Hoy por hoy, deberíamos poner una guillotina “in Plaza Mayor” y ejecutar a todos los políticos que gobiernan nuestro país. El solo hecho de escribir estas palabras ya es un delito. De hecho, mi moral las condena como un acto lleno de rabia, irracional y fuera de lugar en un país democrático como el nuestro. Sin embargo, ¿qué solución nos queda? Me gustaría encontrar otra solución, un ostracismo indefinido quizás, ¿pero realmente alguien cree que expulsar físicamente a esta oligarquía serviría para eliminar su sombra contaminada? Contaminada igual que las costas del norte cuando unos “hilillos” –según el actual presidente del Gobierno– que salían de un buque provocaron una tragedia medioambiental sin precedentes en el territorio. Un problema mal resuelto, por un mal ministro en aquel entonces. ¡Menudo chapapote!
España es el país de las oportunidades para los necios. Un país donde quien la hace no la paga. Una nación con un paro casi estructural de más del 20% (llevamos ya cuatro años cargando esa tasa a cuestas) y con una inflación de un 2%, es decir, ‘nada’. Una patria fragmentada por los nacionalismos despreciados, un país rico en recursos naturales, pero pobre en su gestión. En definitiva, una nación destruida. Pero, las cosas no podían ir peor, ¿o sí?
Hacia el sur, en África, una epidemia letal erradica sus gentes. Una enfermedad extremadamente contagiosa y de una virulencia incontrolada, el ébola. Con ese panorama, dos misioneros, hombres libres y devotos de una ética de compasión con los débiles, entregaron su vida para ayudar a los enfermos de ébola y como era de prever contrajeron la enfermedad. Pero estos hombres eran españoles, no podíamos dejarlos en ese país. Por lo tanto, se podría haber trasladado allí a un grupo de médicos bien equipados, con todos los medios posibles que puede abastecer el dinero de un país del primer mundo. Se podría haber mantenido un seguimiento exhaustivo de la progresión de la enfermedad en los afectados; se podría haber compartido información con otros laboratorios del mundo; se podría haber generado una campaña de ayuda en favor de las personas afectadas por tal epidemia. No era una respuesta moralmente aceptable. ¡No! Pero sí era una respuesta apropiada. Sin embargo, eso no hubiera sido propio de la caridad y de la diligencia que un gobierno de una nación ejemplar debería ofrecer.
El gobierno de España decidió trasladar a esas personas infectadas a un país que todavía no estaba infectado. Los responsables del Gobierno pusieron a Dios por testigo de que las medidas tomadas eran tan eficientes que nada ni nadie podría escapar al exhaustivo examen para controlar la enfermedad que iban a implementar. Incluso, se permitían el lujo de alardear del dispositivo de contención delante de sus colegas europeos.
Hoy sabemos que una de las auxiliares que estuvo en contacto con el misionero presenta un cuadro de ébola en estado puro. Una española ha contraído la enfermedad en España, la primera enferma de un virus con un índice de mortalidad superior al 95%. Los misioneros ya murieron. Además, su marido, quien seguro besó la frente sudada de su esposa debido a las altas fiebres, el martes por la noche todavía no había sido aislado.

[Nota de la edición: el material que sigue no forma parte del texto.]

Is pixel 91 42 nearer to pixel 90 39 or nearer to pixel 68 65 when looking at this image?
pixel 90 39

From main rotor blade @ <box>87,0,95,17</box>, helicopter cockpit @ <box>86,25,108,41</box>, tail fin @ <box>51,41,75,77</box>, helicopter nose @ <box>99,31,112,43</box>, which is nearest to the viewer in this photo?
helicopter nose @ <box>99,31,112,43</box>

Dar el grito de alarma sería una exageración en un país tan desarrollado como el nuestro, pero, ¿no nos juraron que el ébola había muerto con aquellos misioneros repatriados? Mientras escribo, el virus podría estar viajando tranquilamente por el alcantarillado de nuestra capital, en forma de mierda, o quien sabe si en forma de algún animal.
En España, una nación rica, –y lo digo de verdad– se suceden cada día todos estos problemas y más. Sus tejidos social y natural están moribundos, pero aquí nadie dimite, pues sería de cobardes. Hay que ser muy valiente para poner en riesgo la salud pública de toda la nación y seguir al frente de esta nave a la deriva. Un puente de mando ebrio de poder, una clase política capaz de llevarnos a un precipicio, empujarnos y arrojarnos para luego ahogarnos en el fondo del mar. “Todo por el bien de la Nación”, nos dirían justo antes de tirarnos.